Mutation Testing [1] is a generalized form of fuzzing. It is also analogous to Sensitivity Analysis [2]. As part of closing the feedback loop between the code and the tests, if one had a repeatable way to break the code and measure the selectivity in the test result, one could ensure that they are testing the same thing as the code evolves.

Automatic program repair [3] tries to find patches to broken code, maybe goal directed program breaking (possibly using DNNs) could be used to infer properties for code so that better invariants could be discovered.

[1] https://en.wikipedia.org/wiki/Mutation_testing

[2] https://en.wikipedia.org/wiki/Sensitivity_analysis

[3] https://arxiv.org/abs/1807.00515


The Wikipedia article states "fuzzing can be considered to be a special case of mutation testing." I'm not sure I agree with that. Regardless, that does not mean "mutation testing is a generalized form of fuzzing."

Normally, fuzzing is done from outside an interface to verify that the interface works and the code behind it doesn't fail horribly. Normally, mutation testing is done from behind an interface to verify that the tests are doing something. Compared with typical unit tests, they may seem similar with their use of randomness or ASTs as machines determine what to test and in that they are not functional tests, but they are very different things.


Both are mutation, I feel like this is splitting hairs, interior vs exterior. It doesn't strike me as very different. What would be some other examples?

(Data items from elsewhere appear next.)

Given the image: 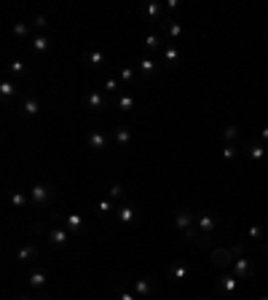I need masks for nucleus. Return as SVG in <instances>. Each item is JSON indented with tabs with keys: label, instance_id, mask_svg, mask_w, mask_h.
Instances as JSON below:
<instances>
[{
	"label": "nucleus",
	"instance_id": "1",
	"mask_svg": "<svg viewBox=\"0 0 268 300\" xmlns=\"http://www.w3.org/2000/svg\"><path fill=\"white\" fill-rule=\"evenodd\" d=\"M54 198H56V188H54V185L38 182L35 188L30 190V201L35 204V206H51V204H54Z\"/></svg>",
	"mask_w": 268,
	"mask_h": 300
},
{
	"label": "nucleus",
	"instance_id": "2",
	"mask_svg": "<svg viewBox=\"0 0 268 300\" xmlns=\"http://www.w3.org/2000/svg\"><path fill=\"white\" fill-rule=\"evenodd\" d=\"M209 260H212V265L220 268V271H225V268L233 265V255H231V249H225V246H212V249H209Z\"/></svg>",
	"mask_w": 268,
	"mask_h": 300
},
{
	"label": "nucleus",
	"instance_id": "3",
	"mask_svg": "<svg viewBox=\"0 0 268 300\" xmlns=\"http://www.w3.org/2000/svg\"><path fill=\"white\" fill-rule=\"evenodd\" d=\"M159 32H161V38H164L166 43L169 41H180V38H182V27L174 22V19H161V22H159Z\"/></svg>",
	"mask_w": 268,
	"mask_h": 300
},
{
	"label": "nucleus",
	"instance_id": "4",
	"mask_svg": "<svg viewBox=\"0 0 268 300\" xmlns=\"http://www.w3.org/2000/svg\"><path fill=\"white\" fill-rule=\"evenodd\" d=\"M185 239H188V241H191L193 246H199V249H209V239H212V236H209V233H204V231L199 228V225L193 223L191 228L185 231Z\"/></svg>",
	"mask_w": 268,
	"mask_h": 300
},
{
	"label": "nucleus",
	"instance_id": "5",
	"mask_svg": "<svg viewBox=\"0 0 268 300\" xmlns=\"http://www.w3.org/2000/svg\"><path fill=\"white\" fill-rule=\"evenodd\" d=\"M217 290H220V295L233 298V295H236V290H239V279L233 276V273H220V276H217Z\"/></svg>",
	"mask_w": 268,
	"mask_h": 300
},
{
	"label": "nucleus",
	"instance_id": "6",
	"mask_svg": "<svg viewBox=\"0 0 268 300\" xmlns=\"http://www.w3.org/2000/svg\"><path fill=\"white\" fill-rule=\"evenodd\" d=\"M231 273L236 279H247V276H252V273H255V263L250 257H236V260H233V265H231Z\"/></svg>",
	"mask_w": 268,
	"mask_h": 300
},
{
	"label": "nucleus",
	"instance_id": "7",
	"mask_svg": "<svg viewBox=\"0 0 268 300\" xmlns=\"http://www.w3.org/2000/svg\"><path fill=\"white\" fill-rule=\"evenodd\" d=\"M140 14L150 19V22H161L166 14V5H161V3H145V5H140Z\"/></svg>",
	"mask_w": 268,
	"mask_h": 300
},
{
	"label": "nucleus",
	"instance_id": "8",
	"mask_svg": "<svg viewBox=\"0 0 268 300\" xmlns=\"http://www.w3.org/2000/svg\"><path fill=\"white\" fill-rule=\"evenodd\" d=\"M49 244L51 246H56V249H62V246H67V241H70V233L64 231V228H56V225H51V231H49Z\"/></svg>",
	"mask_w": 268,
	"mask_h": 300
},
{
	"label": "nucleus",
	"instance_id": "9",
	"mask_svg": "<svg viewBox=\"0 0 268 300\" xmlns=\"http://www.w3.org/2000/svg\"><path fill=\"white\" fill-rule=\"evenodd\" d=\"M19 113H22L24 118H38V116H41V102H38L35 97L22 99V105H19Z\"/></svg>",
	"mask_w": 268,
	"mask_h": 300
},
{
	"label": "nucleus",
	"instance_id": "10",
	"mask_svg": "<svg viewBox=\"0 0 268 300\" xmlns=\"http://www.w3.org/2000/svg\"><path fill=\"white\" fill-rule=\"evenodd\" d=\"M115 217H118V223L121 225H132L134 220H137V209L129 201H121V206H118V212H115Z\"/></svg>",
	"mask_w": 268,
	"mask_h": 300
},
{
	"label": "nucleus",
	"instance_id": "11",
	"mask_svg": "<svg viewBox=\"0 0 268 300\" xmlns=\"http://www.w3.org/2000/svg\"><path fill=\"white\" fill-rule=\"evenodd\" d=\"M193 223H196V217H193L191 209H177V212H174V225H177V231L185 233Z\"/></svg>",
	"mask_w": 268,
	"mask_h": 300
},
{
	"label": "nucleus",
	"instance_id": "12",
	"mask_svg": "<svg viewBox=\"0 0 268 300\" xmlns=\"http://www.w3.org/2000/svg\"><path fill=\"white\" fill-rule=\"evenodd\" d=\"M64 231L70 233V236H75V233H81L83 231V217L81 215H64Z\"/></svg>",
	"mask_w": 268,
	"mask_h": 300
},
{
	"label": "nucleus",
	"instance_id": "13",
	"mask_svg": "<svg viewBox=\"0 0 268 300\" xmlns=\"http://www.w3.org/2000/svg\"><path fill=\"white\" fill-rule=\"evenodd\" d=\"M196 225H199L204 233H212L214 228H217V217L212 215V212H201L199 215V220H196Z\"/></svg>",
	"mask_w": 268,
	"mask_h": 300
},
{
	"label": "nucleus",
	"instance_id": "14",
	"mask_svg": "<svg viewBox=\"0 0 268 300\" xmlns=\"http://www.w3.org/2000/svg\"><path fill=\"white\" fill-rule=\"evenodd\" d=\"M244 156L250 158V161H263L266 158V148L258 142H244Z\"/></svg>",
	"mask_w": 268,
	"mask_h": 300
},
{
	"label": "nucleus",
	"instance_id": "15",
	"mask_svg": "<svg viewBox=\"0 0 268 300\" xmlns=\"http://www.w3.org/2000/svg\"><path fill=\"white\" fill-rule=\"evenodd\" d=\"M134 295L140 300H148L150 295H153V282H150V279H137L134 282Z\"/></svg>",
	"mask_w": 268,
	"mask_h": 300
},
{
	"label": "nucleus",
	"instance_id": "16",
	"mask_svg": "<svg viewBox=\"0 0 268 300\" xmlns=\"http://www.w3.org/2000/svg\"><path fill=\"white\" fill-rule=\"evenodd\" d=\"M86 108H89V110H105V108H107V99H105L102 91H89Z\"/></svg>",
	"mask_w": 268,
	"mask_h": 300
},
{
	"label": "nucleus",
	"instance_id": "17",
	"mask_svg": "<svg viewBox=\"0 0 268 300\" xmlns=\"http://www.w3.org/2000/svg\"><path fill=\"white\" fill-rule=\"evenodd\" d=\"M188 271H191V265H188V263H174V265H169L166 279H172V282H180V279L188 276Z\"/></svg>",
	"mask_w": 268,
	"mask_h": 300
},
{
	"label": "nucleus",
	"instance_id": "18",
	"mask_svg": "<svg viewBox=\"0 0 268 300\" xmlns=\"http://www.w3.org/2000/svg\"><path fill=\"white\" fill-rule=\"evenodd\" d=\"M89 148L91 150H107V137H105V131H91L89 134Z\"/></svg>",
	"mask_w": 268,
	"mask_h": 300
},
{
	"label": "nucleus",
	"instance_id": "19",
	"mask_svg": "<svg viewBox=\"0 0 268 300\" xmlns=\"http://www.w3.org/2000/svg\"><path fill=\"white\" fill-rule=\"evenodd\" d=\"M164 64H166V67H177V64H180V49H177V46L166 43V49H164Z\"/></svg>",
	"mask_w": 268,
	"mask_h": 300
},
{
	"label": "nucleus",
	"instance_id": "20",
	"mask_svg": "<svg viewBox=\"0 0 268 300\" xmlns=\"http://www.w3.org/2000/svg\"><path fill=\"white\" fill-rule=\"evenodd\" d=\"M113 137H115V142H118L121 148L132 145V129H129V126H115V129H113Z\"/></svg>",
	"mask_w": 268,
	"mask_h": 300
},
{
	"label": "nucleus",
	"instance_id": "21",
	"mask_svg": "<svg viewBox=\"0 0 268 300\" xmlns=\"http://www.w3.org/2000/svg\"><path fill=\"white\" fill-rule=\"evenodd\" d=\"M16 94H19V86L14 81H3V83H0V97H3V102L16 99Z\"/></svg>",
	"mask_w": 268,
	"mask_h": 300
},
{
	"label": "nucleus",
	"instance_id": "22",
	"mask_svg": "<svg viewBox=\"0 0 268 300\" xmlns=\"http://www.w3.org/2000/svg\"><path fill=\"white\" fill-rule=\"evenodd\" d=\"M16 257L22 260V263H32V260H38V246H35V244H24V246H19Z\"/></svg>",
	"mask_w": 268,
	"mask_h": 300
},
{
	"label": "nucleus",
	"instance_id": "23",
	"mask_svg": "<svg viewBox=\"0 0 268 300\" xmlns=\"http://www.w3.org/2000/svg\"><path fill=\"white\" fill-rule=\"evenodd\" d=\"M156 67H159V64H156L153 59H142L140 62V75L145 78V81H150V78L156 75Z\"/></svg>",
	"mask_w": 268,
	"mask_h": 300
},
{
	"label": "nucleus",
	"instance_id": "24",
	"mask_svg": "<svg viewBox=\"0 0 268 300\" xmlns=\"http://www.w3.org/2000/svg\"><path fill=\"white\" fill-rule=\"evenodd\" d=\"M49 49H51V43H49V38H46V35L32 38V51H35V54H46Z\"/></svg>",
	"mask_w": 268,
	"mask_h": 300
},
{
	"label": "nucleus",
	"instance_id": "25",
	"mask_svg": "<svg viewBox=\"0 0 268 300\" xmlns=\"http://www.w3.org/2000/svg\"><path fill=\"white\" fill-rule=\"evenodd\" d=\"M118 83L121 86H134V81H137V75H134V70L132 67H123V70H118Z\"/></svg>",
	"mask_w": 268,
	"mask_h": 300
},
{
	"label": "nucleus",
	"instance_id": "26",
	"mask_svg": "<svg viewBox=\"0 0 268 300\" xmlns=\"http://www.w3.org/2000/svg\"><path fill=\"white\" fill-rule=\"evenodd\" d=\"M115 105H118V108H121L123 113H129V110L134 108V97L129 94V91H123V94H118V97H115Z\"/></svg>",
	"mask_w": 268,
	"mask_h": 300
},
{
	"label": "nucleus",
	"instance_id": "27",
	"mask_svg": "<svg viewBox=\"0 0 268 300\" xmlns=\"http://www.w3.org/2000/svg\"><path fill=\"white\" fill-rule=\"evenodd\" d=\"M46 282H49V279H46L43 271H32L30 273V287H32V290H43Z\"/></svg>",
	"mask_w": 268,
	"mask_h": 300
},
{
	"label": "nucleus",
	"instance_id": "28",
	"mask_svg": "<svg viewBox=\"0 0 268 300\" xmlns=\"http://www.w3.org/2000/svg\"><path fill=\"white\" fill-rule=\"evenodd\" d=\"M107 198H110V201H126V193H123V185H121V182H113V185H110Z\"/></svg>",
	"mask_w": 268,
	"mask_h": 300
},
{
	"label": "nucleus",
	"instance_id": "29",
	"mask_svg": "<svg viewBox=\"0 0 268 300\" xmlns=\"http://www.w3.org/2000/svg\"><path fill=\"white\" fill-rule=\"evenodd\" d=\"M161 43H166L164 38H161V32H150V35H145V49H159Z\"/></svg>",
	"mask_w": 268,
	"mask_h": 300
},
{
	"label": "nucleus",
	"instance_id": "30",
	"mask_svg": "<svg viewBox=\"0 0 268 300\" xmlns=\"http://www.w3.org/2000/svg\"><path fill=\"white\" fill-rule=\"evenodd\" d=\"M86 64H89L91 70L100 67V64H105V54H102V51H91V54L86 57Z\"/></svg>",
	"mask_w": 268,
	"mask_h": 300
},
{
	"label": "nucleus",
	"instance_id": "31",
	"mask_svg": "<svg viewBox=\"0 0 268 300\" xmlns=\"http://www.w3.org/2000/svg\"><path fill=\"white\" fill-rule=\"evenodd\" d=\"M27 193H22V190H16V193H11V204L16 206V209H24V206H27Z\"/></svg>",
	"mask_w": 268,
	"mask_h": 300
},
{
	"label": "nucleus",
	"instance_id": "32",
	"mask_svg": "<svg viewBox=\"0 0 268 300\" xmlns=\"http://www.w3.org/2000/svg\"><path fill=\"white\" fill-rule=\"evenodd\" d=\"M236 137H239V126L236 123H231V126H225V129H223V139H228L231 145H233V139H236Z\"/></svg>",
	"mask_w": 268,
	"mask_h": 300
},
{
	"label": "nucleus",
	"instance_id": "33",
	"mask_svg": "<svg viewBox=\"0 0 268 300\" xmlns=\"http://www.w3.org/2000/svg\"><path fill=\"white\" fill-rule=\"evenodd\" d=\"M30 228H32V231H35V233H38V236H49V231H51V228H49V225H46V223H43V220H35V223H32V225H30Z\"/></svg>",
	"mask_w": 268,
	"mask_h": 300
},
{
	"label": "nucleus",
	"instance_id": "34",
	"mask_svg": "<svg viewBox=\"0 0 268 300\" xmlns=\"http://www.w3.org/2000/svg\"><path fill=\"white\" fill-rule=\"evenodd\" d=\"M97 212H100V215H110V212H113V201H110V198L97 201Z\"/></svg>",
	"mask_w": 268,
	"mask_h": 300
},
{
	"label": "nucleus",
	"instance_id": "35",
	"mask_svg": "<svg viewBox=\"0 0 268 300\" xmlns=\"http://www.w3.org/2000/svg\"><path fill=\"white\" fill-rule=\"evenodd\" d=\"M8 72H11V75H24V62H19V59H14V62H11L8 64Z\"/></svg>",
	"mask_w": 268,
	"mask_h": 300
},
{
	"label": "nucleus",
	"instance_id": "36",
	"mask_svg": "<svg viewBox=\"0 0 268 300\" xmlns=\"http://www.w3.org/2000/svg\"><path fill=\"white\" fill-rule=\"evenodd\" d=\"M250 239H252V241H260V239H263V225H260V223L250 225Z\"/></svg>",
	"mask_w": 268,
	"mask_h": 300
},
{
	"label": "nucleus",
	"instance_id": "37",
	"mask_svg": "<svg viewBox=\"0 0 268 300\" xmlns=\"http://www.w3.org/2000/svg\"><path fill=\"white\" fill-rule=\"evenodd\" d=\"M121 89V83H118V78H107L105 81V91H110V94H115V91Z\"/></svg>",
	"mask_w": 268,
	"mask_h": 300
},
{
	"label": "nucleus",
	"instance_id": "38",
	"mask_svg": "<svg viewBox=\"0 0 268 300\" xmlns=\"http://www.w3.org/2000/svg\"><path fill=\"white\" fill-rule=\"evenodd\" d=\"M14 38H27V24H24V22L14 24Z\"/></svg>",
	"mask_w": 268,
	"mask_h": 300
},
{
	"label": "nucleus",
	"instance_id": "39",
	"mask_svg": "<svg viewBox=\"0 0 268 300\" xmlns=\"http://www.w3.org/2000/svg\"><path fill=\"white\" fill-rule=\"evenodd\" d=\"M223 158H225V161H233V158H236V148H233V145H225V148H223Z\"/></svg>",
	"mask_w": 268,
	"mask_h": 300
},
{
	"label": "nucleus",
	"instance_id": "40",
	"mask_svg": "<svg viewBox=\"0 0 268 300\" xmlns=\"http://www.w3.org/2000/svg\"><path fill=\"white\" fill-rule=\"evenodd\" d=\"M231 255H233V260H236V257H244V246H241V244H233L231 246Z\"/></svg>",
	"mask_w": 268,
	"mask_h": 300
},
{
	"label": "nucleus",
	"instance_id": "41",
	"mask_svg": "<svg viewBox=\"0 0 268 300\" xmlns=\"http://www.w3.org/2000/svg\"><path fill=\"white\" fill-rule=\"evenodd\" d=\"M32 24H35L38 30H43V27H46V24H49V22H46V16L41 14V16H35V22H32Z\"/></svg>",
	"mask_w": 268,
	"mask_h": 300
},
{
	"label": "nucleus",
	"instance_id": "42",
	"mask_svg": "<svg viewBox=\"0 0 268 300\" xmlns=\"http://www.w3.org/2000/svg\"><path fill=\"white\" fill-rule=\"evenodd\" d=\"M118 300H140V298H137L134 292H123V295H121Z\"/></svg>",
	"mask_w": 268,
	"mask_h": 300
},
{
	"label": "nucleus",
	"instance_id": "43",
	"mask_svg": "<svg viewBox=\"0 0 268 300\" xmlns=\"http://www.w3.org/2000/svg\"><path fill=\"white\" fill-rule=\"evenodd\" d=\"M260 137H263L266 142H268V126H266V129H260Z\"/></svg>",
	"mask_w": 268,
	"mask_h": 300
},
{
	"label": "nucleus",
	"instance_id": "44",
	"mask_svg": "<svg viewBox=\"0 0 268 300\" xmlns=\"http://www.w3.org/2000/svg\"><path fill=\"white\" fill-rule=\"evenodd\" d=\"M263 255L268 257V239H266V241H263Z\"/></svg>",
	"mask_w": 268,
	"mask_h": 300
},
{
	"label": "nucleus",
	"instance_id": "45",
	"mask_svg": "<svg viewBox=\"0 0 268 300\" xmlns=\"http://www.w3.org/2000/svg\"><path fill=\"white\" fill-rule=\"evenodd\" d=\"M16 300H32V298H27V295H19Z\"/></svg>",
	"mask_w": 268,
	"mask_h": 300
},
{
	"label": "nucleus",
	"instance_id": "46",
	"mask_svg": "<svg viewBox=\"0 0 268 300\" xmlns=\"http://www.w3.org/2000/svg\"><path fill=\"white\" fill-rule=\"evenodd\" d=\"M196 300H207V298H196Z\"/></svg>",
	"mask_w": 268,
	"mask_h": 300
},
{
	"label": "nucleus",
	"instance_id": "47",
	"mask_svg": "<svg viewBox=\"0 0 268 300\" xmlns=\"http://www.w3.org/2000/svg\"><path fill=\"white\" fill-rule=\"evenodd\" d=\"M258 300H268V298H258Z\"/></svg>",
	"mask_w": 268,
	"mask_h": 300
},
{
	"label": "nucleus",
	"instance_id": "48",
	"mask_svg": "<svg viewBox=\"0 0 268 300\" xmlns=\"http://www.w3.org/2000/svg\"><path fill=\"white\" fill-rule=\"evenodd\" d=\"M266 228H268V220H266Z\"/></svg>",
	"mask_w": 268,
	"mask_h": 300
},
{
	"label": "nucleus",
	"instance_id": "49",
	"mask_svg": "<svg viewBox=\"0 0 268 300\" xmlns=\"http://www.w3.org/2000/svg\"><path fill=\"white\" fill-rule=\"evenodd\" d=\"M169 300H172V298H169Z\"/></svg>",
	"mask_w": 268,
	"mask_h": 300
}]
</instances>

Derailing the conversation a bit, what other strategies beyond mutation testing do you use for validating your tests? I've caught test bugs with a few techniques, but none of them are comprehensive, and I'd love to hear more thoughts. Here are a few examples:

(1) Validate assumptions in your tests -- if you think you've initialized a non-empty collection and the test being correct depends on it being non-empty, then add another assert to check that property (within reason; nobody needs to check that a new int[5] has length 0).

(2) Write tests in pairs to test the testing logic -- if your test works by verifying that the results for some optimized code match those from a simple oracle, verify that they don't match those from a broken oracle.

(3) If you're testing that some property holds, find multiple semantically different ways to test it. If the tests in a given group don't agree then at least one of the tests is broken.


Approaches I take to reduce errors in tests include:

– Keeping tests as short, simple, and few in number as possible. Focus on integration tests for overall input/output, and limit unit tests to the most critical components only.

– Getting extra eyes on the tests. In some cases, this can include product managers who help to define the expected behavior.

– Writing code without continually running the tests. This deviates from strict TDD but allows for a second independent effort at specifying the desired functionality. There are times when writing the code correctly reveals that the tests were written wrong.


(1) Randomise your test inputs. If you think that will lead to flaky tests, then you already have flaky code.

(2) Be able to run the software locally in some meaningful way, (as opposed to only seeing the software in action in prod.) My most productive code/test/debug cycle always involves main(). I spend less time imagining what the software will do, and more time seeing what the software actually does.